Donate to Brooks Historical

Monday, March 23, 2026

On Jacobitism, Stuart Anti-Government Conservatism and MAGA Pirate America

 One wonders… why King James, Duke of Ormond and Windham as names for pirate vessels? Why toast the health of the “Pretender,” James III? James Butler, 2nd duke of Ormond and Sir William Windham were both popular Jacobites of the day, adherents of James III, the “Pretender.” So does this have anything to do with the tendency of pirates to be politically conservative and anti-government? According to Snelgrave’s narrative of his capture, it did.

Snelgrave noted that all three of the pirate captains: Howell Davis in King James, Olivier LeVasseur, then taking command of Duke of Ormond, and Jeremiah Cocklyn, preparing to outfit Bird or Windham, were Jacobites. They supported the claim of the ousted Stuart dynasty over that of the foreign Hanoverian King George I. To be sure, so-called “anti-government” Jacobites were anti-government only because the current government was not Stuart! Most pirates never sought democracy. They were, however, concerned with making their government “great again” as one popular conservative trope goes.

^^^^^^^^

#### USING THE INFORMATION
1. From the post on Jacobitism and pirates above, list the pirate captains that Snelgrave named as Jacobites.
2. Answer these from the post on Jacobitism and pirates above:
(a) Which vessel was Howell Davis in?
(b) Whose narrative of his capture does the post cite?
(c) Which Hanoverian king does the post name?

#### STORED DATA
^^^^^^^^

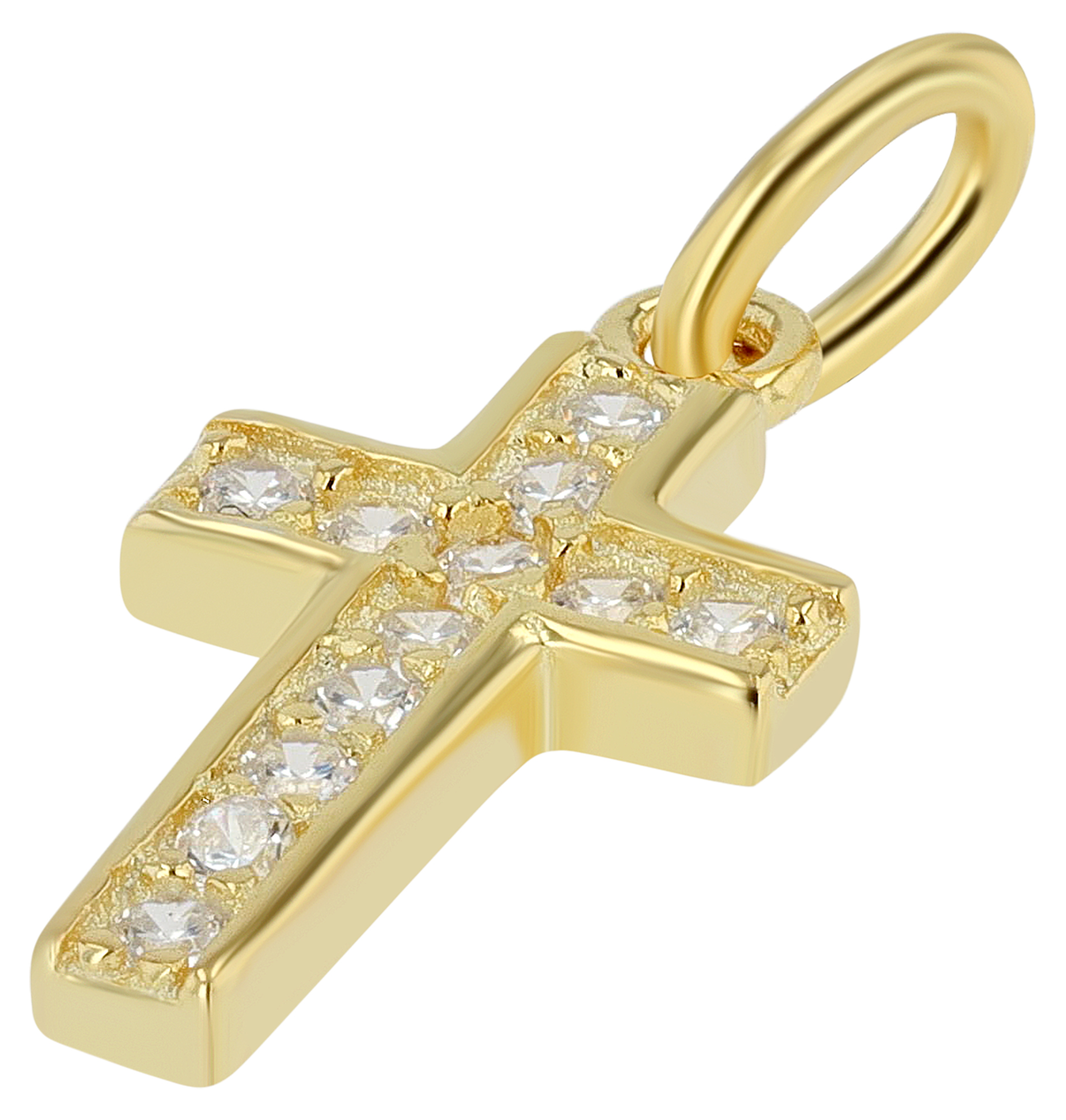 "Shirani"925/- Echt Silber Anhänger Kreuz mit Zirkoniabesatz, vergoldet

^^^^^^^^

#### WRITTEN ANSWERS
1.
Howell Davis
Olivier LeVasseur
Jeremiah Cocklyn

2.
(a) King James
(b) Snelgrave's
(c) King George I